(Dataset entries)
** Begin **

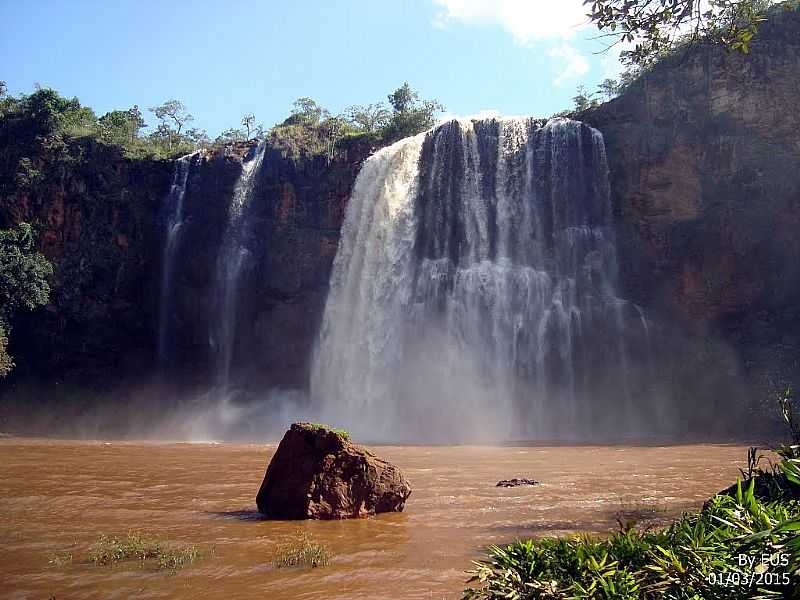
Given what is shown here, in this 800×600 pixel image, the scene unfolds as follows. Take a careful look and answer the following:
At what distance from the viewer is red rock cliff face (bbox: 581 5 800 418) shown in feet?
94.9

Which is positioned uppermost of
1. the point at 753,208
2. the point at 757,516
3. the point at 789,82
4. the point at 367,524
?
A: the point at 789,82

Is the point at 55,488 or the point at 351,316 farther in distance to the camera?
the point at 351,316

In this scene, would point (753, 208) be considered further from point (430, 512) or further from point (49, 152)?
point (49, 152)

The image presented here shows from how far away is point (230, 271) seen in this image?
37375 mm

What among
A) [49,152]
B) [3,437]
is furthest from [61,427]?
[49,152]

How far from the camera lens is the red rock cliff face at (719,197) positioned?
28.9m

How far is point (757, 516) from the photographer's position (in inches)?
114

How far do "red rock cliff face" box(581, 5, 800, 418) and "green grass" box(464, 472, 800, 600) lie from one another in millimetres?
28058

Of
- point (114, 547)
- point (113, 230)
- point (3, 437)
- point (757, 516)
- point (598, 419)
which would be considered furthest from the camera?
point (113, 230)

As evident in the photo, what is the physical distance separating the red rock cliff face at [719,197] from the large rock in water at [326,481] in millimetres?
23833

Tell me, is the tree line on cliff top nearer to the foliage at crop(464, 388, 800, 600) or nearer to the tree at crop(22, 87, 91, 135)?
the tree at crop(22, 87, 91, 135)

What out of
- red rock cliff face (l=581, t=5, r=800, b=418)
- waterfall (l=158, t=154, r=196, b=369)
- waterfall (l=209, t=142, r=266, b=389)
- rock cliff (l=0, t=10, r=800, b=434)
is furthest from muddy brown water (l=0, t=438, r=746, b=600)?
waterfall (l=158, t=154, r=196, b=369)

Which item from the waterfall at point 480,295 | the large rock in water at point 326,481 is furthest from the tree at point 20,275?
the large rock in water at point 326,481

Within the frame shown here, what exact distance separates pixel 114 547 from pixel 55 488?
18.9 feet
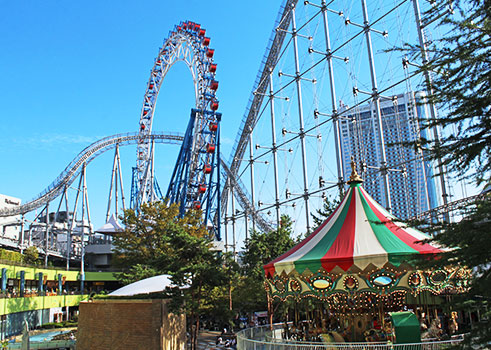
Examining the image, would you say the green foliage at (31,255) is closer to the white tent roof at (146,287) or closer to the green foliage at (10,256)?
the green foliage at (10,256)

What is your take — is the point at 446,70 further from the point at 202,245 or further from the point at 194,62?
the point at 194,62

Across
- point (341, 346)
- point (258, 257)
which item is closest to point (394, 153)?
point (258, 257)

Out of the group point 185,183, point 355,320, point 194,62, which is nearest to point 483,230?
point 355,320

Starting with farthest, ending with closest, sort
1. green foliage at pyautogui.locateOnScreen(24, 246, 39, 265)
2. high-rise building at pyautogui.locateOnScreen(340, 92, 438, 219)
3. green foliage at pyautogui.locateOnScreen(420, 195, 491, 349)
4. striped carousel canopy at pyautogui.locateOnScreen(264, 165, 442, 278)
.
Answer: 1. green foliage at pyautogui.locateOnScreen(24, 246, 39, 265)
2. high-rise building at pyautogui.locateOnScreen(340, 92, 438, 219)
3. striped carousel canopy at pyautogui.locateOnScreen(264, 165, 442, 278)
4. green foliage at pyautogui.locateOnScreen(420, 195, 491, 349)

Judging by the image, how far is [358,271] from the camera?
9625 mm

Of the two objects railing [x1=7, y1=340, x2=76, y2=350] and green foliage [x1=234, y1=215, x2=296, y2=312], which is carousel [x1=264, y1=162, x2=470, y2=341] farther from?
railing [x1=7, y1=340, x2=76, y2=350]

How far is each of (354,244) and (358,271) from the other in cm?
66

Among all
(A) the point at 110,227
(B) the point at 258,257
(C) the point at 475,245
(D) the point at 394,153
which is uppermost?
(D) the point at 394,153

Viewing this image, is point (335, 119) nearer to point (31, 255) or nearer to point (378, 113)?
point (378, 113)

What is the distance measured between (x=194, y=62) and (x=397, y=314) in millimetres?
29840

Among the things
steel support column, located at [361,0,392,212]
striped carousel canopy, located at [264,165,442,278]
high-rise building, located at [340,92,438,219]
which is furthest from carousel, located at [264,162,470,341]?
high-rise building, located at [340,92,438,219]

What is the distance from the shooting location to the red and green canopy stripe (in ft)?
31.0

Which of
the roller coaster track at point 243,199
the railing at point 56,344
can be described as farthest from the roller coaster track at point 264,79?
the railing at point 56,344

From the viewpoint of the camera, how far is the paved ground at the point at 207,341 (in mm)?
18672
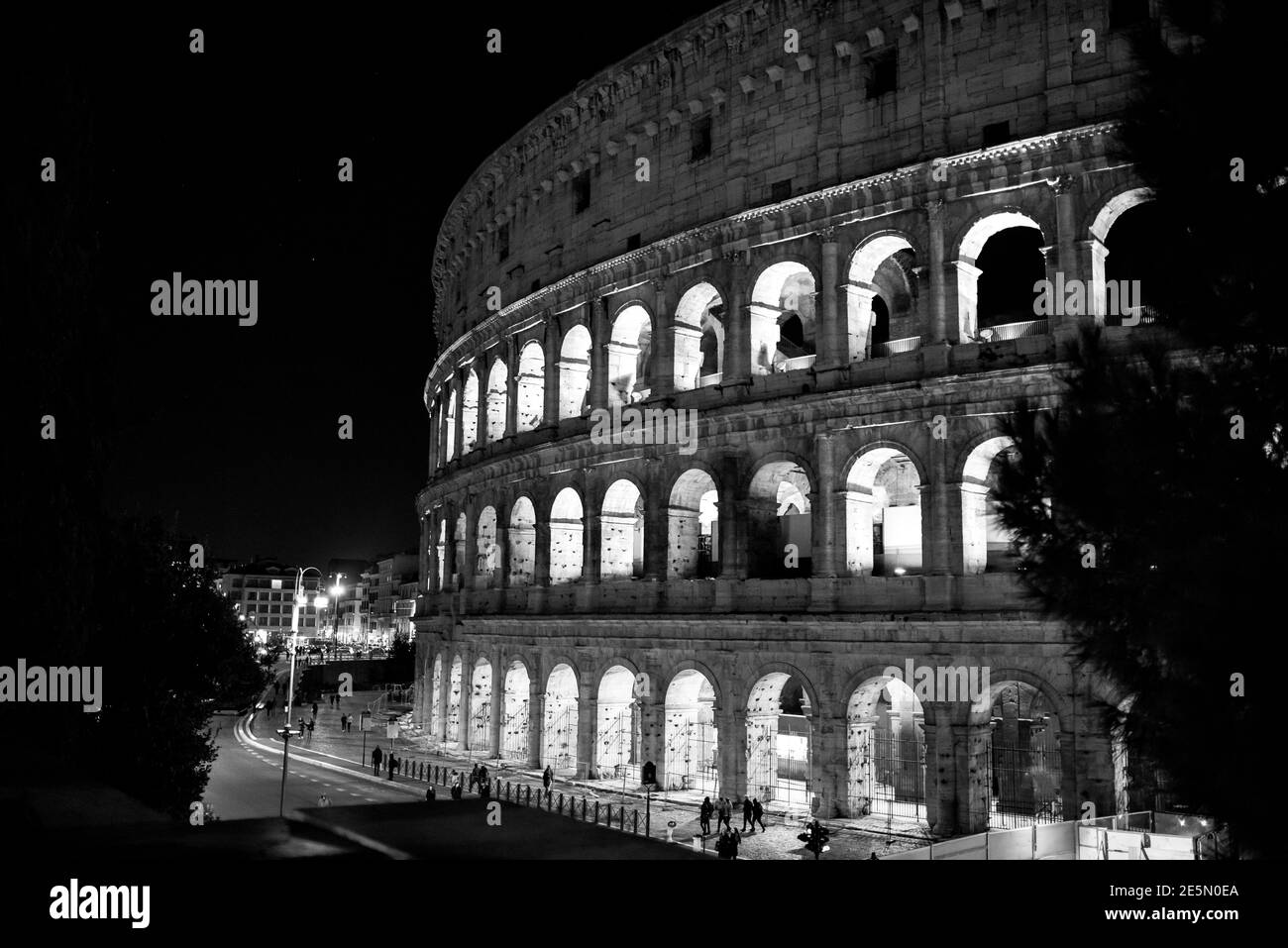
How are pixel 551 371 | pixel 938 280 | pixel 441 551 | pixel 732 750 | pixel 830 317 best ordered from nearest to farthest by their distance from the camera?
pixel 938 280, pixel 830 317, pixel 732 750, pixel 551 371, pixel 441 551

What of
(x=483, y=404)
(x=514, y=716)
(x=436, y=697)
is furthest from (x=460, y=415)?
(x=514, y=716)

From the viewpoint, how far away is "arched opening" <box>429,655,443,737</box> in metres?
34.6

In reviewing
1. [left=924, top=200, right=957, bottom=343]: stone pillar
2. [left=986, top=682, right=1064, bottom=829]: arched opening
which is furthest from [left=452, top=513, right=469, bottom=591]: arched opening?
[left=924, top=200, right=957, bottom=343]: stone pillar

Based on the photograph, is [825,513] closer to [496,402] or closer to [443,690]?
[496,402]

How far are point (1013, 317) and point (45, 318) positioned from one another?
22.2m

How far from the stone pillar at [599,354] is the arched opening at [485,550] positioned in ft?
21.8

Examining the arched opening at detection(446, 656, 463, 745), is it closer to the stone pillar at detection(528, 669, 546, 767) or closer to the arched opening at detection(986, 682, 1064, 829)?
the stone pillar at detection(528, 669, 546, 767)

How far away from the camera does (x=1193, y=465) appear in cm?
693

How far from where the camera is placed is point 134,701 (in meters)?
20.7

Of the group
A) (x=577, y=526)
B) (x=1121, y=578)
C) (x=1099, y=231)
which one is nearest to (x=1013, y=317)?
(x=1099, y=231)

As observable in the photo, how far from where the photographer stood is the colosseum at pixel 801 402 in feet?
66.4

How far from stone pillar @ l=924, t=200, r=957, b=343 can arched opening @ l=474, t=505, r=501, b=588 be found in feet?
52.7

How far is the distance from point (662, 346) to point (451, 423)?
1378 centimetres

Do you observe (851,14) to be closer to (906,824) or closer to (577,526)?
(577,526)
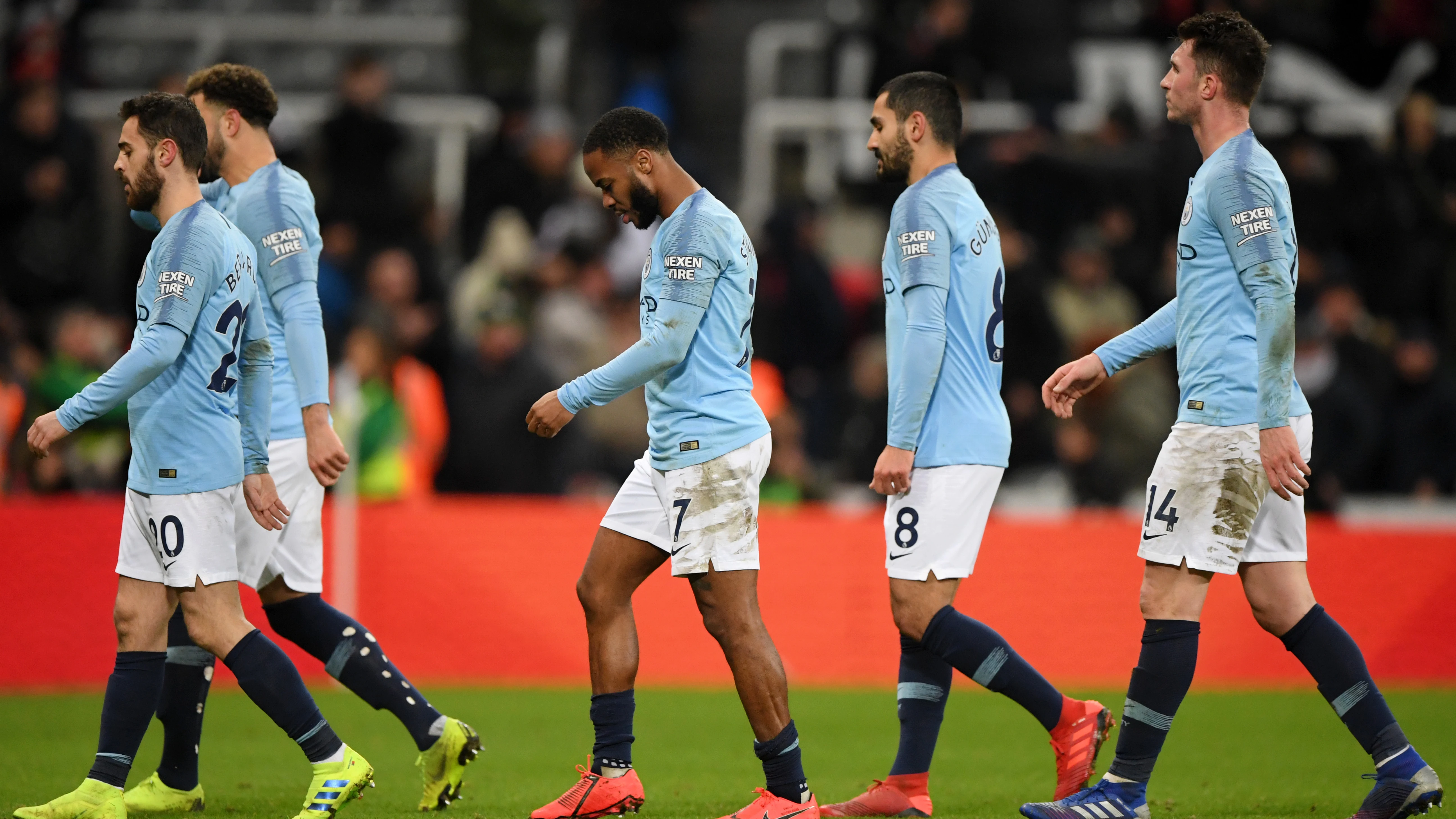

** End **

— What this task involves —
Swap "photographer" for "camera operator" throughout all of the records above and leave every other part unchanged. Omit the pictures from your answer.

— Exercise result —
Given what is shown here, in this 800×600 pixel image, the scene unfolds as follows. Take a careful look and answer the following:
At what distance from the viewer is red rock cliff face (bbox: 581 5 800 418) shown in feet?
94.9

Which is positioned uppermost of
1. the point at 753,208
2. the point at 757,516
3. the point at 789,82
4. the point at 367,524
?
A: the point at 789,82

Is the point at 55,488 or the point at 351,316 farther in distance to the camera?
the point at 351,316

In this scene, would point (753, 208) be considered further from point (430, 512) or further from point (49, 152)?
point (49, 152)

The image presented here shows from how far away is point (230, 271) seen in this image?
37375 mm

What among
A) [49,152]
B) [3,437]
is furthest from [61,427]?
[49,152]

How far from the camera lens is the red rock cliff face at (719,197) positioned?
28.9m

How far is point (757, 516) from the camera operator's position (in inches)?
114

How far do "red rock cliff face" box(581, 5, 800, 418) and "green grass" box(464, 472, 800, 600) lie from one another in millimetres?
28058

Of
- point (114, 547)
- point (113, 230)
- point (3, 437)
- point (757, 516)
- point (598, 419)
which would be considered furthest from the camera?
point (113, 230)

As evident in the photo, what is the physical distance separating the red rock cliff face at [719,197] from the large rock in water at [326,481] in millimetres?
23833

Tell me, is the tree line on cliff top nearer to the foliage at crop(464, 388, 800, 600) or nearer to the tree at crop(22, 87, 91, 135)?
the tree at crop(22, 87, 91, 135)

What out of
- red rock cliff face (l=581, t=5, r=800, b=418)
- waterfall (l=158, t=154, r=196, b=369)
- waterfall (l=209, t=142, r=266, b=389)
- rock cliff (l=0, t=10, r=800, b=434)
is furthest from muddy brown water (l=0, t=438, r=746, b=600)?
waterfall (l=158, t=154, r=196, b=369)

Which item from the waterfall at point 480,295 | the large rock in water at point 326,481 is furthest from the tree at point 20,275?
the large rock in water at point 326,481

Within the frame shown here, what exact distance separates pixel 114 547 from pixel 55 488?
18.9 feet
Examining the image, would you say the green foliage at (31,255) is closer to the white tent roof at (146,287) or closer to the green foliage at (10,256)?
the green foliage at (10,256)

What is your take — is the point at 446,70 further from the point at 202,245 or further from the point at 194,62?
the point at 194,62

Across
- point (341, 346)
- point (258, 257)
which item is closest to point (394, 153)?
point (258, 257)

Out of the group point 185,183, point 355,320, point 194,62, which is nearest to point 483,230?
point 355,320

Starting with farthest, ending with closest, sort
1. green foliage at pyautogui.locateOnScreen(24, 246, 39, 265)
2. high-rise building at pyautogui.locateOnScreen(340, 92, 438, 219)
3. green foliage at pyautogui.locateOnScreen(420, 195, 491, 349)
4. striped carousel canopy at pyautogui.locateOnScreen(264, 165, 442, 278)
.
Answer: 1. green foliage at pyautogui.locateOnScreen(24, 246, 39, 265)
2. high-rise building at pyautogui.locateOnScreen(340, 92, 438, 219)
3. striped carousel canopy at pyautogui.locateOnScreen(264, 165, 442, 278)
4. green foliage at pyautogui.locateOnScreen(420, 195, 491, 349)

Judging by the image, how far is [358,271] from the camera?
9625 mm

Of the two objects railing [x1=7, y1=340, x2=76, y2=350] and green foliage [x1=234, y1=215, x2=296, y2=312], which is carousel [x1=264, y1=162, x2=470, y2=341] farther from?
railing [x1=7, y1=340, x2=76, y2=350]

How far is each of (354,244) and (358,271) from the other in cm?
66

Among all
(A) the point at 110,227
(B) the point at 258,257
(C) the point at 475,245
(D) the point at 394,153
which is uppermost?
(D) the point at 394,153

Viewing this image, is point (335, 119) nearer to point (31, 255) or nearer to point (378, 113)?
point (378, 113)

What is the distance measured between (x=194, y=62) and (x=397, y=314) in millimetres?
29840

Among the things
steel support column, located at [361,0,392,212]
striped carousel canopy, located at [264,165,442,278]
high-rise building, located at [340,92,438,219]
which is furthest from carousel, located at [264,162,470,341]?
high-rise building, located at [340,92,438,219]

What is the distance from the shooting location to the red and green canopy stripe (in ft)?
31.0

Which of
the roller coaster track at point 243,199
the railing at point 56,344
can be described as farthest from the roller coaster track at point 264,79?
the railing at point 56,344

From the viewpoint of the camera, how far is the paved ground at the point at 207,341 (in mm)?
18672
How are pixel 551 371 | pixel 938 280 | pixel 441 551 | pixel 732 750 | pixel 830 317 best ordered from nearest to farthest by their distance from the camera?
pixel 938 280, pixel 830 317, pixel 732 750, pixel 551 371, pixel 441 551

What of
(x=483, y=404)
(x=514, y=716)
(x=436, y=697)
is furthest from (x=460, y=415)?
(x=514, y=716)

From the viewpoint, how far away is "arched opening" <box>429,655,443,737</box> in metres?
34.6

In reviewing
1. [left=924, top=200, right=957, bottom=343]: stone pillar
2. [left=986, top=682, right=1064, bottom=829]: arched opening
which is furthest from [left=452, top=513, right=469, bottom=591]: arched opening?
[left=924, top=200, right=957, bottom=343]: stone pillar

Based on the photograph, is [825,513] closer to [496,402] or closer to [443,690]?
[496,402]

How far are point (1013, 317) and point (45, 318) positioned from one another?
22.2m

How far from the stone pillar at [599,354] is the arched opening at [485,550] positioned in ft?
21.8

Examining the arched opening at detection(446, 656, 463, 745), is it closer to the stone pillar at detection(528, 669, 546, 767) or closer to the arched opening at detection(986, 682, 1064, 829)?
the stone pillar at detection(528, 669, 546, 767)

How far away from the camera does (x=1193, y=465) appear in cm?
693

How far from where the camera is placed is point 134,701 (in meters)?
20.7

Of the group
A) (x=577, y=526)
B) (x=1121, y=578)
C) (x=1099, y=231)
which one is nearest to (x=1013, y=317)?
(x=1099, y=231)

As observable in the photo, how far from where the camera operator stood is the colosseum at pixel 801 402 in feet?
66.4

How far from stone pillar @ l=924, t=200, r=957, b=343 can arched opening @ l=474, t=505, r=501, b=588 be found in feet?
52.7

How far is the distance from point (662, 346) to point (451, 423)?
1378 centimetres

Do you observe (851,14) to be closer to (906,824) or closer to (577,526)?
(577,526)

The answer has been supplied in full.